Why this skill matters for MLOps Engineers
Orchestration and workflow engines coordinate the end-to-end lifecycle of ML systems: data ingestion, feature computation, training, validation, model registry updates, and batch/stream scoring. As an MLOps Engineer, you use them to make pipelines reliable, observable, and repeatable across dev/staging/prod. Mastery here unlocks on-time model retraining, safe backfills, data partitioning, event-driven triggers, and enforceable SLAs.
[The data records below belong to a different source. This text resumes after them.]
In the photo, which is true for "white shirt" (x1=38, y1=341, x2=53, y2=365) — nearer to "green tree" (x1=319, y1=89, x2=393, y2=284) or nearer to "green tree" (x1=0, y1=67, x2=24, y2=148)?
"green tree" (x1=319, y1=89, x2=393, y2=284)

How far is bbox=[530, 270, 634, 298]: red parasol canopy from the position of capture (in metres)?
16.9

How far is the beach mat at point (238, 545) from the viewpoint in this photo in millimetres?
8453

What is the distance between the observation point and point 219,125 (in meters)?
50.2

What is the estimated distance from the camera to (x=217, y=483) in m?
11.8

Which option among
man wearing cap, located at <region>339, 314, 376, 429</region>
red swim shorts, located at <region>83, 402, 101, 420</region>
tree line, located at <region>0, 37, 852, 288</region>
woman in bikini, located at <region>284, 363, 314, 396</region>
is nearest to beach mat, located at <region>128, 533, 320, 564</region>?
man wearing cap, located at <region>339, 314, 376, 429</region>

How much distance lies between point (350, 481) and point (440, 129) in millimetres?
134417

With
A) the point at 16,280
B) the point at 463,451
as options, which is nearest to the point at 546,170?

Typical responsibilities unlocked by this skill
- Design DAGs/flows for feature and model pipelines
- Set schedules, parameters, retries, timeouts, and SLAs
- Run backfills and manage partitions for historical consistency
- Trigger pipelines on data or model registry events
- Add observability: logs, metrics, alerts, lineage
- Ship the same workflow across dev/staging/prod safely
What you'll learn and build
- Design production-ready DAGs/flows with clear dependencies
- Schedule jobs and execute safe backfills with partitions
- Harden tasks with retries, timeouts, and SLAs
- Parameterize runs and enable event-driven triggers
- Instrument workflows for observability and debugging
- Promote deployments across multiple environments
Practical roadmap
- Pick an engine and set it up: Airflow, Prefect, or Dagster. Run locally, then containerize.
- Model your pipeline as a DAG/flow: Declare tasks, inputs/outputs, and dependencies. Ensure idempotence.
- Scheduling: Add a cron or interval schedule. Decide on catchup, concurrency, and resource limits.
- Safety rails: Configure retries, retry delays, timeouts, and SLAs.
- Parameters: Pass runtime parameters (e.g., run date, model version) and validate them.
- Event triggers: Add sensors or subscriptions for file/object, table, or message events.
- Partitions and backfills: Partition by date or entity; practice backfilling historical ranges.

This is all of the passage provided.